**PASSAGE SHOWN**
================

A local group home was struggling to find the money to fix its pool, then Jim Weber got involved.



Sometimes good old-fashion neighborly cooperation can accomplish what bureaucracies and government agencies can’t.

Such is the case at the Arizona Children’s Home, a nonprofit agency that takes in children with nowhere else to go, from state and other agencies.

Several volunteers have been giving their time, expertise, effort and the materials to restore the home’s swimming pool so the children living there can have a place to cool off during the hot Tucson summer.

It started when Jim Weber, the owner of Classic Pools, was so moved by the plight of the children there he decided he had to do something to help.

“We got called out there. They had all sorts of problems. They contracted with us to fix up the pool. We were trying to keep the thing going. There was some money issues. We got to talking about the kids and that pool is one of their highlights. We wrote a proposal for them at cost. There were some things they couldn’t get done with the grant money they had,” he said.

Given the home’s money situation, Weber felt he had to figure out a way to get the pool fixed.

“I was sitting at my desk thinking about what to do to help these kids out. Almost every buddy of mine I called was willing to help out. We are going to save them thousands of dollars so they can save their money for other stuff.

“Those kids out there have been through so much, we wanted to do something to help. I was really happy to be able to do something for them. These kids need it. The horror stories these kids have been through, they need something in their lives. It’s wrenching, what these kids went through. My heart bleeds for them. We can always make more money but to be able to do something like this, it is just a little bit of time and a little bit of money. It makes a difference,” he said.

The people who work for and with the home are overwhelmed by the generosity of Weber and friends.

“As a nonprofit agency, whatever we get in kind is very much appreciated,” said Tina Haigh, the director of marketing and communications for Arizona’s Children Associations, which runs the home.

“For Jim to be able to offer the time and the equipment was amazing. All of the children and families we serve are in crisis. We try to give them good things. The pool is one and it was in dire need of repair. The people that come to us need help. Jim was in the right place at the right time. We are always looking for businesses that will take on a community project. It’s wonderful and it is a good example.”

================

**DATA PROVIDED**
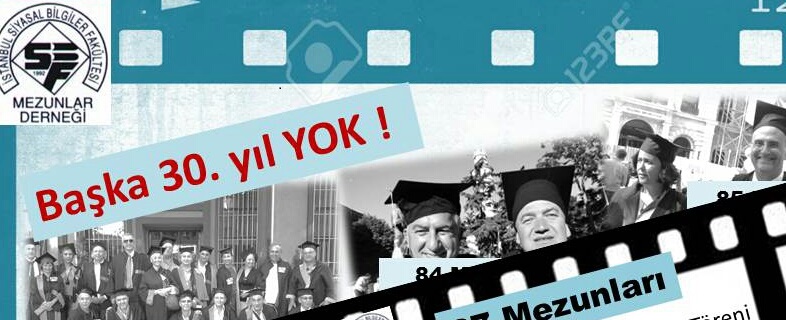 İstanbul Siyasal Belgeseli Gala Gecesi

================

**APPLY WHAT YOU READ**
1) Answer each of these from the pool article:
(a) What business does Jim Weber own?
(b) In which city does the hot summer mentioned in the pool article take place?
(c) What is Tina Haigh's title?
2) Does each statement agree with the pool article? Answer yes or no, and quote the words that decide it.
(a) The Arizona Children's Home is a for-profit agency.
(b) Weber wrote the home a proposal at cost.
(c) Most of the friends Weber called turned down his request for help.
The listing has no connection to the pool article.

**ANSWER SECTION**
1)
(a) Classic Pools
(b) Tucson
(c) Director of marketing and communications for Arizona's Children Associations

2)
(a) No: "a nonprofit agency that takes in children with nowhere else to go"
(b) Yes: "We wrote a proposal for them at cost."
(c) No: "Almost every buddy of mine I called was willing to help out."